Introductory Natural language processing was being read smoothly, and I was caught in Chapter 6, Exercise 5. When I tried to classify documents using the maximum entropy classification, it spewed out errors and did not move.
# -*- coding: utf-8 -*-
#from __future__ import division
import nltk,re
import random
import numpy
#Categorize movie reviews as positive or negative
#data
from nltk.corpus import movie_reviews
documents = [(list(movie_reviews.words(fileid)),category)
for category in movie_reviews.categories()
for fileid in movie_reviews.fileids(category)]
random.shuffle(documents)
#Feature extractor
all_words = nltk.FreqDist(w.lower() for w in movie_reviews.words())
word_features = all_words.keys()[:2000]#Frequent Words 2000
def document_features(document):
document_words = set(document)
features = {}
for w in word_features:
features['contains(%s)' % w] = (w in document) #Whether top2000 characters are in doc
return features
#Classifier training and testing
featuresets = [(document_features(d),c) for (d,c) in documents]

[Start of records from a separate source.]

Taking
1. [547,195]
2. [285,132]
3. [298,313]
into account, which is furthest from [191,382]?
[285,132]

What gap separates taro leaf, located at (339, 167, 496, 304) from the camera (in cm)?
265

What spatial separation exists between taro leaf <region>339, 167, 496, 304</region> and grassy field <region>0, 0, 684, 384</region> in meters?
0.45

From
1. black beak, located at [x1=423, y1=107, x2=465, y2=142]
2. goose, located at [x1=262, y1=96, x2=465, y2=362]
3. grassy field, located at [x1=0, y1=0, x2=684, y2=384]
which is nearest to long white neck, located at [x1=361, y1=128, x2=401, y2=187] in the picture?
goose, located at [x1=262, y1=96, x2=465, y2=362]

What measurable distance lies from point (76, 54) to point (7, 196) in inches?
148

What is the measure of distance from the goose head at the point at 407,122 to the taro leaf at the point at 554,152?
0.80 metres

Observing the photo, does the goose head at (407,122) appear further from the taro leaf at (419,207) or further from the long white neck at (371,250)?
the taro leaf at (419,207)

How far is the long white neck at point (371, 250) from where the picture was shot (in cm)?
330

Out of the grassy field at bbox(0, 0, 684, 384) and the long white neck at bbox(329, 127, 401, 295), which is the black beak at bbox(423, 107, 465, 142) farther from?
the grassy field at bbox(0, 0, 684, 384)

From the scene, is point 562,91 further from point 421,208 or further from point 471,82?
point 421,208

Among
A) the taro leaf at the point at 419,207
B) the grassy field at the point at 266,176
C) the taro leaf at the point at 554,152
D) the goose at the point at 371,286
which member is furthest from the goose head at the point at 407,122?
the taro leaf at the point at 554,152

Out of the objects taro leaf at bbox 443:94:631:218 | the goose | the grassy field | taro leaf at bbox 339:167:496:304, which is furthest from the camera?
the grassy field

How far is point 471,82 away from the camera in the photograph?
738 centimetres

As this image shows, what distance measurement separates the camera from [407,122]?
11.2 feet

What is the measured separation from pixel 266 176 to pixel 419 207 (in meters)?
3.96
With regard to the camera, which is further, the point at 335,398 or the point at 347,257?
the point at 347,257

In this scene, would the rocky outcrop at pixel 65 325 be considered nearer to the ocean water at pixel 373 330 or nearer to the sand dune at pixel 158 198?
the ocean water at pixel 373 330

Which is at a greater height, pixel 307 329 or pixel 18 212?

train_set,test_set = featuresets[100:],featuresets[:100]
#Maximum entropy classification
maxentclassifier = nltk.MaxentClassifier.train(train_set)
#test
print "MaxentClassifier"
print nltk.classify.accuracy(maxentclassifier,test_set)
print maxentclassifier.show_most_informative_features(5)
The error looks like this
==> Training (100 iterations)
Iteration Log Likelihood Accuracy
---------------------------------------
1 -0.69315 0.498
/usr/local/lib/python2.7/site-packages/nltk/classify/maxent.py:1332: RuntimeWarning: overflow encountered in power
exp_nf_delta = 2 ** nf_delta
/usr/local/lib/python2.7/site-packages/nltk/classify/maxent.py:1334: RuntimeWarning: invalid value encountered in multiply
sum1 = numpy.sum(exp_nf_delta * A, axis=0)
/usr/local/lib/python2.7/site-packages/nltk/classify/maxent.py:1335: RuntimeWarning: invalid value encountered in multiply
sum2 = numpy.sum(nf_exp_nf_delta * A, axis=0)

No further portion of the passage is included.